Responsable du traitement et de la valorisation des déchets de neuf municipalités et de plus de 800 000 habitants, Amarsul compte trois écoparcs, sept écocentres, plus de 4 000 écopoints et 412 employés pour traiter environ 445 000 tonnes de déchets par an.

Bien que l’objectif national soit de recycler 90 à 95 % des déchets municipaux d’ici 2030, seuls 10 % le sont actuellement. Il s’agit d’un objectif démesuré qui sera très difficile à atteindre si les citoyens ne contribuent pas davantage, car le recyclage n’augmente actuellement que de 1 % par an.

Le secteur des déchets au Portugal

Les premières infrastructures construites ont été des décharges qui, bien qu’elles contiennent toute la pollution des déchets, sont incapables de leur donner une seconde vie.
Les ressources utilisées pour produire du verre, du plastique et du papier sont limitées, et leur extraction met en péril notre bien-être ainsi que celui des générations futures. Aujourd’hui, il s’agit donc de donner une seconde vie aux déchets afin d’éviter d’extraire à nouveau des matières premières et de détruire la nature.

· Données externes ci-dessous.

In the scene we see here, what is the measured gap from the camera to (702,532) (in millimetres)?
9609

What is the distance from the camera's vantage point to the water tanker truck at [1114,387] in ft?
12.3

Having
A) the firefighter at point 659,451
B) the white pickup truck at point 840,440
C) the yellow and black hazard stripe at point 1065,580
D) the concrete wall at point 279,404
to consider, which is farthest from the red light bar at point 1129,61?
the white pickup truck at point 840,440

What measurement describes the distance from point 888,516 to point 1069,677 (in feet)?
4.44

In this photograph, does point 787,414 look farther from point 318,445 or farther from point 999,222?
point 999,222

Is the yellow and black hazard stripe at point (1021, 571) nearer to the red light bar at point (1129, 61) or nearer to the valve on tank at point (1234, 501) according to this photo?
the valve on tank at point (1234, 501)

Pour répondre aux exigences et aux objectifs fixés par le gouvernement pour 2030, les entreprises de gestion des déchets ont dû présenter leur plan stratégique avant cette date. Dans la région d’Amarsul, 250 millions d’euros seront notamment investis dans la modernisation des infrastructures existantes, la création de nouvelles unités de production plus grandes, l’achat de camions de collecte des déchets, de conteneurs et de machines.

 

“Nous allons disposer d’un nouveau réseau de bacs de recyclage mobiles d’une capacité de 30 m3 et de compartiments pour les déchets atypiques tels que les capsules de café et les pots de peinture.”

Eng. Rui Dores

Amarsul

Nous avons interrogé José Silva et Rui Dores sur le secteur des déchets et sur la manière dont les ponts-bascules de Barcelbal soutiennent Amarsul au quotidien.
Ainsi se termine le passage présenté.